### Determining the optimal number of hidden layers and neurons for an Artificial Neural Network (ANN) 
This can be challenging and often requires experimentation. However, there are some guidelines and methods that can help you in making an informed decision:

- Start Simple: Begin with a simple architecture and gradually increase complexity if needed.
- Grid Search/Random Search: Use grid search or random search to try different architectures.
- Cross-Validation: Use cross-validation to evaluate the performance of different architectures.
- Heuristics and Rules of Thumb: Some heuristics and empirical rules can provide starting points, such as:
  -    The number of neurons in the hidden layer should be between the size of the input layer and the size of the output layer.
  -  A common practice is to start with 1-2 hidden layers.

In [1]:
import pandas as pd
from sklearn.model_selection import train_test_split, GridSearchCV
from sklearn.preprocessing import StandardScaler, LabelEncoder, OneHotEncoder
from sklearn.pipeline import Pipeline
from scikeras.wrappers import KerasClassifier
import tensorflow as tf
from tensorflow.keras.models import Sequential
from tensorflow.keras.layers import Dense
from tensorflow.keras.callbacks import EarlyStopping
import pickle

# Configure GPU memory growth (prevents TF from grabbing all VRAM)
gpus = tf.config.list_physical_devices('GPU')
if gpus:
    try:
        for gpu in gpus:
            tf.config.experimental.set_memory_growth(gpu, True)
        print(f"GPU available: {gpus}")
    except RuntimeError as e:
        print(e)
else:
    print("No GPU found, using CPU")

2026-02-13 22:40:07.860104: I tensorflow/core/util/port.cc:153] oneDNN custom operations are on. You may see slightly different numerical results due to floating-point round-off errors from different computation orders. To turn them off, set the environment variable `TF_ENABLE_ONEDNN_OPTS=0`.
2026-02-13 22:40:07.870194: E external/local_xla/xla/stream_executor/cuda/cuda_fft.cc:477] Unable to register cuFFT factory: Attempting to register factory for plugin cuFFT when one has already been registered
E0000 00:00:1771002607.881507  260965 cuda_dnn.cc:8310] Unable to register cuDNN factory: Attempting to register factory for plugin cuDNN when one has already been registered
E0000 00:00:1771002607.885278  260965 cuda_blas.cc:1418] Unable to register cuBLAS factory: Attempting to register factory for plugin cuBLAS when one has already been registered
2026-02-13 22:40:07.896977: I tensorflow/core/platform/cpu_feature_guard.cc:210] This TensorFlow binary is optimized to use available CPU instr

GPU available: [PhysicalDevice(name='/physical_device:GPU:0', device_type='GPU')]


In [2]:
data=pd.read_csv('Churn_Modelling.csv')
data = data.drop(['RowNumber', 'CustomerId', 'Surname'], axis=1)
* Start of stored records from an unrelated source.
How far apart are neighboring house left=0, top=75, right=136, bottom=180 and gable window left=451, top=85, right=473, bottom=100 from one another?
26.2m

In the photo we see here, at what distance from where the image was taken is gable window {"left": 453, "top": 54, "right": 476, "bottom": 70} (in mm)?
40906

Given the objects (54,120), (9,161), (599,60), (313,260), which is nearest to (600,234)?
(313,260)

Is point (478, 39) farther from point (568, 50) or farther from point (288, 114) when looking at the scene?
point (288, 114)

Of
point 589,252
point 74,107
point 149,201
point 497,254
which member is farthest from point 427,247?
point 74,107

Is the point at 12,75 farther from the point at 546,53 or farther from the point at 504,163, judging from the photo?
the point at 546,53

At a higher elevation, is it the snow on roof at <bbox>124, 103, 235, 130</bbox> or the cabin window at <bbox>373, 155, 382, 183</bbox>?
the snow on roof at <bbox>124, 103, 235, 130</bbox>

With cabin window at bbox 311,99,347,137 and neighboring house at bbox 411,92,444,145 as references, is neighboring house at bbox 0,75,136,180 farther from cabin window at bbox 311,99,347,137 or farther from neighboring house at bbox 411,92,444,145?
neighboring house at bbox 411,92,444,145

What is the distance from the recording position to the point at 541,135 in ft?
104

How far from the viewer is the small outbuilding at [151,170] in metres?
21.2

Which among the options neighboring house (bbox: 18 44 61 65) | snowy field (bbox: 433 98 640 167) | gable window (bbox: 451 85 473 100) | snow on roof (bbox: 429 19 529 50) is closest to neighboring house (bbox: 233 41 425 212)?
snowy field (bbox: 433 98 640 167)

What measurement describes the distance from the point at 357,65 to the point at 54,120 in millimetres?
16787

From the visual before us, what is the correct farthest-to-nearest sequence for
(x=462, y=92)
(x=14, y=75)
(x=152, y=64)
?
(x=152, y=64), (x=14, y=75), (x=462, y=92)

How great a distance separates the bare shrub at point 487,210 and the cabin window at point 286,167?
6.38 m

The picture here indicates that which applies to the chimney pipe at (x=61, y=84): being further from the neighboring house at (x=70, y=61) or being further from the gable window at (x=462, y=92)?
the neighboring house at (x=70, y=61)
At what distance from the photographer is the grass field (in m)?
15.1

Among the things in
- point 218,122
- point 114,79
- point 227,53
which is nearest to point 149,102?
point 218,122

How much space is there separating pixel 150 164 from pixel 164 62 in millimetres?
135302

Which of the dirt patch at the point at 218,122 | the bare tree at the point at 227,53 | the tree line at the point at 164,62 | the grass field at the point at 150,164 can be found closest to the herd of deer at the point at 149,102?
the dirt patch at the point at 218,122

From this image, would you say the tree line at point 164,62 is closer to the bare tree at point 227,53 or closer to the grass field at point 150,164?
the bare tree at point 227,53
label_encoder_gender = LabelEncoder()
data['Gender'] = label_encoder_gender.fit_transform(data['Gender'])

onehot_encoder_geo = OneHotEncoder(handle_unknown='ignore')
geo_encoded = onehot_encoder_geo.fit_transform(data[['Geography']]).toarray()
geo_encoded_df = pd.DataFrame(geo_encoded, columns=onehot_encoder_geo.get_feature_names_out(['Geography']))
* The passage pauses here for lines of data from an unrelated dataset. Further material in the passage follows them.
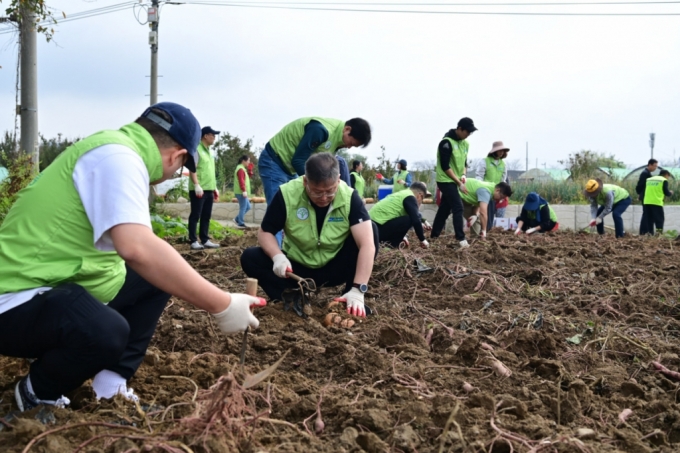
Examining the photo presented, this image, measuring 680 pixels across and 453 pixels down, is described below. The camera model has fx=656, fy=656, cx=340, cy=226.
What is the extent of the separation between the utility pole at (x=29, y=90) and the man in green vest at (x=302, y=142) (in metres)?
3.38

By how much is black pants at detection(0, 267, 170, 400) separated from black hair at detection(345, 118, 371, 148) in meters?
3.42

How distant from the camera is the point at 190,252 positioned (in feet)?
25.1

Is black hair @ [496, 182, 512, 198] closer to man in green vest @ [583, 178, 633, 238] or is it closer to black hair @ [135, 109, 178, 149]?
man in green vest @ [583, 178, 633, 238]

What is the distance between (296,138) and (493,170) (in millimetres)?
5135

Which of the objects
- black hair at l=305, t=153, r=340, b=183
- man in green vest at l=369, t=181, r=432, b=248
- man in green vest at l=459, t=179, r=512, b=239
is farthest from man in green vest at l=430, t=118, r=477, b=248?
black hair at l=305, t=153, r=340, b=183

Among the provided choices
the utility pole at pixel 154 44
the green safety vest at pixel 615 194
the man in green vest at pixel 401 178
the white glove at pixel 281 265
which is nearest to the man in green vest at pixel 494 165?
the green safety vest at pixel 615 194

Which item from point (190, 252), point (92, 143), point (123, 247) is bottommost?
point (190, 252)

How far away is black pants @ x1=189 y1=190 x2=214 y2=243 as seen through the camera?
26.8 ft

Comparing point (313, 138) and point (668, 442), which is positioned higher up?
point (313, 138)

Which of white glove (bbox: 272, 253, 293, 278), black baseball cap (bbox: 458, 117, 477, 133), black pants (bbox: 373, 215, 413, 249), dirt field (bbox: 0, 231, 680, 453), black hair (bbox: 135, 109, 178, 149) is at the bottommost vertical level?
dirt field (bbox: 0, 231, 680, 453)

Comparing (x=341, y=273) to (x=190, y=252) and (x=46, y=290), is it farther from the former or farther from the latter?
(x=190, y=252)

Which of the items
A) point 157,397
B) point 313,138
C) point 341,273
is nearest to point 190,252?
point 313,138

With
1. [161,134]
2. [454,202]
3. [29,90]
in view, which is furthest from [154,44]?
[161,134]

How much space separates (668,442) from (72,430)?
78.6 inches
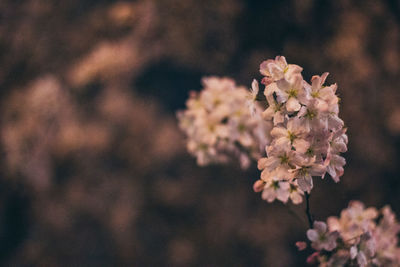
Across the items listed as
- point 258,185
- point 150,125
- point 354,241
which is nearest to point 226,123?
point 258,185

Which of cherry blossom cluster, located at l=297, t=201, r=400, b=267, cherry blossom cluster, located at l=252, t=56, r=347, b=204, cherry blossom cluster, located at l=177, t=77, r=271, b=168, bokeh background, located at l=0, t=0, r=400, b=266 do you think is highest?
bokeh background, located at l=0, t=0, r=400, b=266

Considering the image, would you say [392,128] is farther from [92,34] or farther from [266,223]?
[92,34]

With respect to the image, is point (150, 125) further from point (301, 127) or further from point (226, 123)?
point (301, 127)

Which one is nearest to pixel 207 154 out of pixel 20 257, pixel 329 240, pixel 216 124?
pixel 216 124

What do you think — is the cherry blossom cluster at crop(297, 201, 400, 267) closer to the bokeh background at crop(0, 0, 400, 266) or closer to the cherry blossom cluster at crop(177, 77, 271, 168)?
the cherry blossom cluster at crop(177, 77, 271, 168)

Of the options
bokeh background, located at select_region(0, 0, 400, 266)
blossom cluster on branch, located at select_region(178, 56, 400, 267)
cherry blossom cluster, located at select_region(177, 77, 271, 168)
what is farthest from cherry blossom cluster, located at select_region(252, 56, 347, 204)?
bokeh background, located at select_region(0, 0, 400, 266)

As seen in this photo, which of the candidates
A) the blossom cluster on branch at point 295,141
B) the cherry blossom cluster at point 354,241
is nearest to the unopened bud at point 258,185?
the blossom cluster on branch at point 295,141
data = pd.concat([data.drop('Geography', axis=1), geo_encoded_df], axis=1)

X = data.drop('Exited', axis=1)
y = data['Exited']

X_train, X_test, y_train, y_test = train_test_split(X, y, test_size=0.2, random_state=42)

scaler = StandardScaler()
X_train = scaler.fit_transform(X_train)
X_test = scaler.transform(X_test)

# # Save encoders and scaler for later use
# with open('label_encoder_gender.pkl', 'wb') as file:
#     pickle.dump(label_encoder_gender, file)

# with open('onehot_encoder_geo.pkl', 'wb') as file:
#     pickle.dump(onehot_encoder_geo, file)
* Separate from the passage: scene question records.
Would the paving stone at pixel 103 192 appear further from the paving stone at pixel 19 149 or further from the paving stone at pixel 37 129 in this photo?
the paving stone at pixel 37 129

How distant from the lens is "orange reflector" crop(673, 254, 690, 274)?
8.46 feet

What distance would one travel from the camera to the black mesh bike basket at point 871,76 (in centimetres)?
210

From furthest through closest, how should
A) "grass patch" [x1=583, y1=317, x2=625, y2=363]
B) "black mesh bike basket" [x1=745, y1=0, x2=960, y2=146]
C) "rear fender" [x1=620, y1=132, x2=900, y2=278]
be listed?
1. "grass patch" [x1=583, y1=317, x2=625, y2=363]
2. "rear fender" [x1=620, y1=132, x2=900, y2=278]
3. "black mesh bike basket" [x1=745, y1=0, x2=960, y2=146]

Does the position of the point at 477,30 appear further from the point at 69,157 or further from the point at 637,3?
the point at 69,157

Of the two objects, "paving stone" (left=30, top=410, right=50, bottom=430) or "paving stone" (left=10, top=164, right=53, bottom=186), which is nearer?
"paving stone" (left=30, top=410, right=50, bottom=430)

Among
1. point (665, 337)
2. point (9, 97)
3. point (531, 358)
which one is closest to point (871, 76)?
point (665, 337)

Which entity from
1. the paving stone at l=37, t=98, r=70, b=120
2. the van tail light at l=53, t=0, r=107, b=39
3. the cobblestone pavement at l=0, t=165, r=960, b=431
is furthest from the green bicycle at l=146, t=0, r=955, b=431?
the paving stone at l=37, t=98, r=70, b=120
# with open('scaler.pkl', 'wb') as file:
#     pickle.dump(scaler, file)

In [3]:
## Define a function to create the model and try different parameters(KerasClassifier)

def create_model(neurons=32, layers=1, meta=None, compile_kwargs=None):
    # Clear previous models from GPU memory
    tf.keras.backend.clear_session()
    
    model = Sequential()
    model.add(Dense(neurons, activation='relu', input_shape=(12,)))  # 12 features

    for _ in range(layers - 1):  # hidden layers
        model.add(Dense(neurons, activation='relu'))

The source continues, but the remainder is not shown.